資料の抜粋:

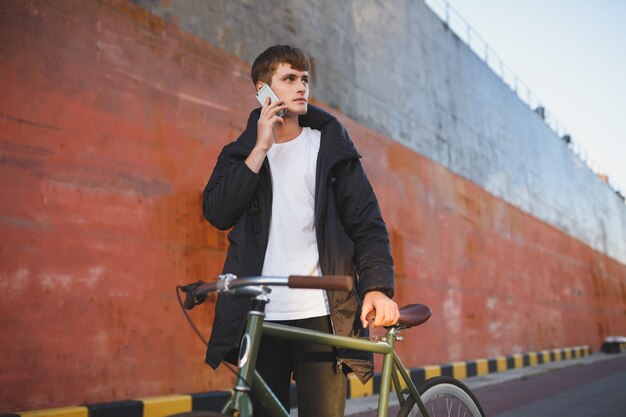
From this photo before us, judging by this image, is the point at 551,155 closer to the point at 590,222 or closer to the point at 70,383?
the point at 590,222

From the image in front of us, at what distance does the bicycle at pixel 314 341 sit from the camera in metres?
1.51

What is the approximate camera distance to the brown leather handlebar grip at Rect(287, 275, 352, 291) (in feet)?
4.85

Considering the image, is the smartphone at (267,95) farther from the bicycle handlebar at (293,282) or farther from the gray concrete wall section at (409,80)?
the gray concrete wall section at (409,80)

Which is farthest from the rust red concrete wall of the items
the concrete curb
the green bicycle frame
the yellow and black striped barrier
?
the green bicycle frame

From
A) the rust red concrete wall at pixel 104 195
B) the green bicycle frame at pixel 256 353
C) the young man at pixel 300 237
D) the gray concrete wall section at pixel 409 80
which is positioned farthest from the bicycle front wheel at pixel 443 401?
the gray concrete wall section at pixel 409 80

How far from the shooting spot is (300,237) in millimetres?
2041

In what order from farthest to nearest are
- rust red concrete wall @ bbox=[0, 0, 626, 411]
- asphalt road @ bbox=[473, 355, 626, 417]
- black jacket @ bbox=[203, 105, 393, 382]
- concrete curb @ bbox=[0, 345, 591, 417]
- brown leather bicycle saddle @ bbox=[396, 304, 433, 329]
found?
asphalt road @ bbox=[473, 355, 626, 417], rust red concrete wall @ bbox=[0, 0, 626, 411], concrete curb @ bbox=[0, 345, 591, 417], brown leather bicycle saddle @ bbox=[396, 304, 433, 329], black jacket @ bbox=[203, 105, 393, 382]

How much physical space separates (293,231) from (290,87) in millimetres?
524

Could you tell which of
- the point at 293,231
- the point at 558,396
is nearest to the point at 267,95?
the point at 293,231

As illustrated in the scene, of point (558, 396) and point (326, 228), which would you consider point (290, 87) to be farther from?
point (558, 396)

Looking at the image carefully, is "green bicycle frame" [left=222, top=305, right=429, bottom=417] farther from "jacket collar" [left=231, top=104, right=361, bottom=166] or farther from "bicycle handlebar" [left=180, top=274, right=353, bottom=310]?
"jacket collar" [left=231, top=104, right=361, bottom=166]

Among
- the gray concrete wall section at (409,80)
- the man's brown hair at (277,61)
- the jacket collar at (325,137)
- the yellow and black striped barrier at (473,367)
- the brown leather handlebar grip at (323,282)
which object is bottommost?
the yellow and black striped barrier at (473,367)

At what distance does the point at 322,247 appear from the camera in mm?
2029

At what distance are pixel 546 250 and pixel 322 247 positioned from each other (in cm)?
1435
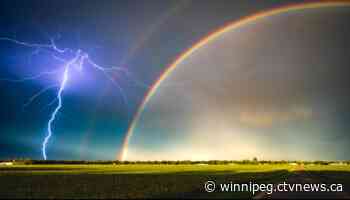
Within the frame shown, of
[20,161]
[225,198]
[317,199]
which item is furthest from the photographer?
[20,161]

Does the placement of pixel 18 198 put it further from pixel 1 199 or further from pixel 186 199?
pixel 186 199

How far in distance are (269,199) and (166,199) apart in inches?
157

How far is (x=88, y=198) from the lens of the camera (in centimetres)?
2081

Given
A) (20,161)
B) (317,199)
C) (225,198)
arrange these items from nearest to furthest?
(317,199) < (225,198) < (20,161)

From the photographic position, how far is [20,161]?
176875mm

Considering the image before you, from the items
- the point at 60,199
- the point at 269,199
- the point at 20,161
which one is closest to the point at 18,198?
the point at 60,199

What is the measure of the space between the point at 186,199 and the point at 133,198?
2.35m

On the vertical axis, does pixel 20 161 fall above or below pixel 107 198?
above

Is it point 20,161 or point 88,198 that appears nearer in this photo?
point 88,198

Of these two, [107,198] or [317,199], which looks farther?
[107,198]

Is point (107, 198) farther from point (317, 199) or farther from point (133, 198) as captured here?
point (317, 199)

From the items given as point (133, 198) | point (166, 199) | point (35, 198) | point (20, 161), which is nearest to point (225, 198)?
point (166, 199)

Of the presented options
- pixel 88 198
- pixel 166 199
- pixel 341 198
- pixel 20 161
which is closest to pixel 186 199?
pixel 166 199

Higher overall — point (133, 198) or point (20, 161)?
point (20, 161)
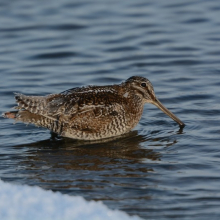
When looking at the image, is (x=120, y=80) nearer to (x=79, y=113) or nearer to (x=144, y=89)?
(x=144, y=89)

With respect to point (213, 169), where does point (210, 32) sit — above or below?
above

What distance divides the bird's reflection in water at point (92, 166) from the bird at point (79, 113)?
0.17 m

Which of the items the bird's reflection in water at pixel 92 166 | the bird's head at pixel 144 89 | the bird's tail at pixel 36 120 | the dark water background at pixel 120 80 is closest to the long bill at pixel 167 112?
the bird's head at pixel 144 89

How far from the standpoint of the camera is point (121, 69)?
43.6ft

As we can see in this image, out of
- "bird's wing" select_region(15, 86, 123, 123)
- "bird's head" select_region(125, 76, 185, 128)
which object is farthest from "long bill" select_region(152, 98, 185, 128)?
"bird's wing" select_region(15, 86, 123, 123)

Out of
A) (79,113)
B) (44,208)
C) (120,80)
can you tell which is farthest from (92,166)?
(120,80)

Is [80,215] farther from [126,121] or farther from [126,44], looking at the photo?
[126,44]

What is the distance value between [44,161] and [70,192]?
133cm

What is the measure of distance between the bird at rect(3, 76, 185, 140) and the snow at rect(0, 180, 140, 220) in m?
3.28

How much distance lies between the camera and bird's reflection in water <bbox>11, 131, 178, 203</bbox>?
304 inches

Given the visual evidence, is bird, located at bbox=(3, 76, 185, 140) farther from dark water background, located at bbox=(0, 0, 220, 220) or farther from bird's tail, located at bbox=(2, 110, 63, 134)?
dark water background, located at bbox=(0, 0, 220, 220)

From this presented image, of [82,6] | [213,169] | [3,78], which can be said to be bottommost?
[213,169]

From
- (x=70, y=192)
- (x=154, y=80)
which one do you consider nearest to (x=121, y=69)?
(x=154, y=80)

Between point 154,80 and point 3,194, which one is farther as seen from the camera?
point 154,80
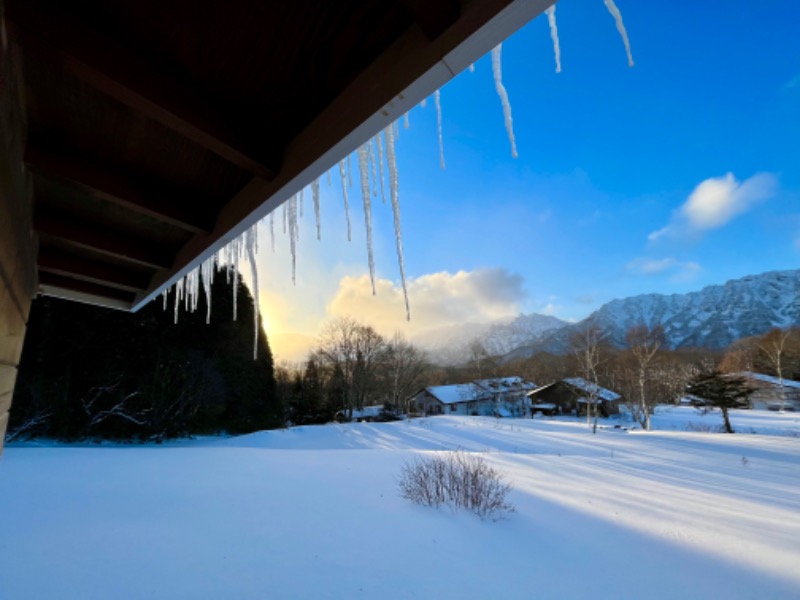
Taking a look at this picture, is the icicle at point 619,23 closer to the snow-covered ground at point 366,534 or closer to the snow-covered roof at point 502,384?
the snow-covered ground at point 366,534

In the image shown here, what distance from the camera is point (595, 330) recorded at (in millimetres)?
19000

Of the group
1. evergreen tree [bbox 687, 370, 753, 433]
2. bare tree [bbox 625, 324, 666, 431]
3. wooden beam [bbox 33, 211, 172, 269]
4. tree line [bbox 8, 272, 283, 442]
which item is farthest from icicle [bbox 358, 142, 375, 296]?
evergreen tree [bbox 687, 370, 753, 433]

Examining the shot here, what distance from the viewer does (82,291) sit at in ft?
Answer: 9.61

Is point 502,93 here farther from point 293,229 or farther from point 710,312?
point 710,312

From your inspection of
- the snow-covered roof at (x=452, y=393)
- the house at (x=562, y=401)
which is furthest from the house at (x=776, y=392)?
the snow-covered roof at (x=452, y=393)

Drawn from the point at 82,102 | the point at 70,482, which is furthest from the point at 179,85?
the point at 70,482

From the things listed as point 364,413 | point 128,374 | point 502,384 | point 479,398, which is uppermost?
point 128,374

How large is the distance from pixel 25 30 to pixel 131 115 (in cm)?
36

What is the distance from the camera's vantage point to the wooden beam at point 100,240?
1.88 meters

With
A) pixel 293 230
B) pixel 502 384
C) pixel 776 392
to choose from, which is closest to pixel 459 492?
pixel 293 230

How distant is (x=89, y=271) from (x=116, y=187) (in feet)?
4.48

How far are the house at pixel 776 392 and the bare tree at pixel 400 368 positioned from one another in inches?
1134

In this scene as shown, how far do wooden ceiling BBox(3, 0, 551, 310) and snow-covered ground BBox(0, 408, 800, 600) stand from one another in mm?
3405

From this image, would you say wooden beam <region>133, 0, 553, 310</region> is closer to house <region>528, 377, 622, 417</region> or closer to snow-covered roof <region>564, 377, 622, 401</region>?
snow-covered roof <region>564, 377, 622, 401</region>
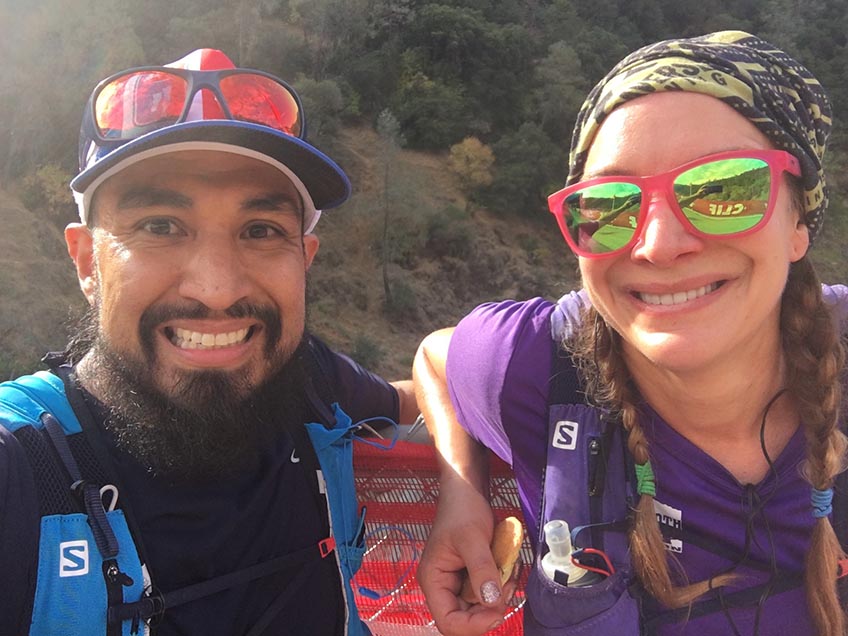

依頼内容:
上の資料から、「bird」という語を含む行をすべて選び出すこと。大文字と小文字は区別する。

課題の解答:
What distance divides the bird's reflection in water at point (92, 166) from the bird at point (79, 113)?
Which of the items the bird's reflection in water at pixel 92 166 | the bird's head at pixel 144 89 | the bird's tail at pixel 36 120 | the dark water background at pixel 120 80 is closest to the long bill at pixel 167 112?
the bird's head at pixel 144 89
- "bird's wing" select_region(15, 86, 123, 123)
- "bird's head" select_region(125, 76, 185, 128)
"bird's wing" select_region(15, 86, 123, 123)
What is the measure of distance between the bird at rect(3, 76, 185, 140) and the snow at rect(0, 180, 140, 220) in m?
How much distance lies between the camera and bird's reflection in water <bbox>11, 131, 178, 203</bbox>?
Given the visual evidence, is bird, located at bbox=(3, 76, 185, 140) farther from dark water background, located at bbox=(0, 0, 220, 220) or farther from bird's tail, located at bbox=(2, 110, 63, 134)?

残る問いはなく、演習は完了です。